* WORK INSTRUCTIONS
A. In the Molly Pitcher text, who led the British forces as they marched across New Jersey?
B. Using the Molly Pitcher text, explain in one to three sentences why the British high command ordered a withdrawal from Philadelphia to New York City.
C. Carry the Molly Pitcher text forward from its last sentence.

* SOURCE TEXT
History is for Everyone

June 28, 1778

Molly Pitcher at the Cannon

What Happened

Molly Pitcher at the Battle of Monmouth

On June 28, 1778, amid the punishing heat of a New Jersey summer, one of the most enduring images of the American Revolution was born. At the Battle of Monmouth, near Monmouth Court House in Freehold, New Jersey, a woman known to history as Molly Pitcher carried pitchers of water to exhausted and heat-stricken Continental soldiers, and when her husband fell at his post beside a cannon, she stepped forward to take his place. Whether the legend describes the actions of a single extraordinary woman or captures the collective courage of many women who served alongside the Continental Army, the story of Molly Pitcher has become a powerful symbol of the sacrifices ordinary people made in the fight for American independence.

The battle itself arose from a pivotal moment in the war. The winter of 1777–1778 had been a grueling one for the Continental Army, encamped at Valley Forge, Pennsylvania, where soldiers endured freezing temperatures, disease, and severe shortages of food and supplies. Yet that bitter winter also proved transformative. Under the rigorous training of Baron Friedrich von Steuben, a Prussian military officer who volunteered his services to the American cause, the Continental troops emerged in the spring of 1778 as a far more disciplined and professional fighting force. Meanwhile, the war's strategic landscape was shifting. France had formally entered the conflict as an American ally, and the British high command, wary of a French naval threat to their position in Philadelphia, ordered a withdrawal to New York City. When British forces under General Sir Henry Clinton began their march across New Jersey, General George Washington saw an opportunity to strike. He ordered an attack on the British rear guard near Monmouth Court House, initiating one of the longest and most hard-fought engagements of the entire war.

The battle was marked by confusion and controversy from the start. Major General Charles Lee, commanding the American advance force, launched an indecisive attack and then ordered a puzzling retreat, prompting a furious confrontation with Washington on the field. Washington personally rallied the troops, reorganized the lines, and turned what could have been a disastrous rout into a determined stand. The fighting raged throughout the day in heat that reportedly exceeded one hundred degrees, and soldiers on both sides collapsed from heatstroke as much as from enemy fire. It was in these brutal conditions that the woman later identified as Mary Ludwig Hays made her mark.

* RECORD EXTRACTS
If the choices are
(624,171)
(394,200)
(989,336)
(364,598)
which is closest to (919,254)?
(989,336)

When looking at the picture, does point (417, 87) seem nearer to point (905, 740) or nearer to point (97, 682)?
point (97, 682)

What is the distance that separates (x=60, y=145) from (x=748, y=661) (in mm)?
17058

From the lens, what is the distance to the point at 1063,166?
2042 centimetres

* ANSWERS BELOW
A. General Sir Henry Clinton.

B. France had formally entered the war as an American ally. The British high command was wary of a French naval threat to its position in Philadelphia, so it ordered the move to New York City.

C.
Mary Ludwig Hays was a camp follower, one of the many women who traveled with the Continental Army performing essential duties such as cooking, laundering, and nursing the wounded. Her husband, William Hays, served as an artilleryman, and during the battle Mary carried water from a nearby spring to the gun crews, who needed it both to drink and to swab the cannons between firings. When William Hays collapsed — whether from heat exhaustion or a wound, accounts vary — Mary reportedly took up his rammer staff and helped operate the cannon for the remainder of the engagement. Private Joseph Plumb Martin, a Continental soldier whose memoir is one of the most valuable firsthand accounts of the war, described witnessing a woman at the artillery position during the battle, lending credible eyewitness support to the story.

Historians have long debated whether the figure of Molly Pitcher represents Mary Ludwig Hays alone or is a composite drawn from the experiences of several women who performed similar acts of bravery during the Revolution. Another frequently cited candidate is Margaret Corbin, who manned a cannon at the Battle of Fort Washington in 1776 and was severely wounded. Regardless of the precise identity behind the legend, the historical record confirms that women played indispensable roles in sustaining the Continental Army. In recognition of her wartime service, the Commonwealth of Pennsylvania granted Mary Ludwig Hays an annuity in 1822, an official acknowledgment that was extraordinary for the era and speaks to the credibility of the accounts surrounding her actions.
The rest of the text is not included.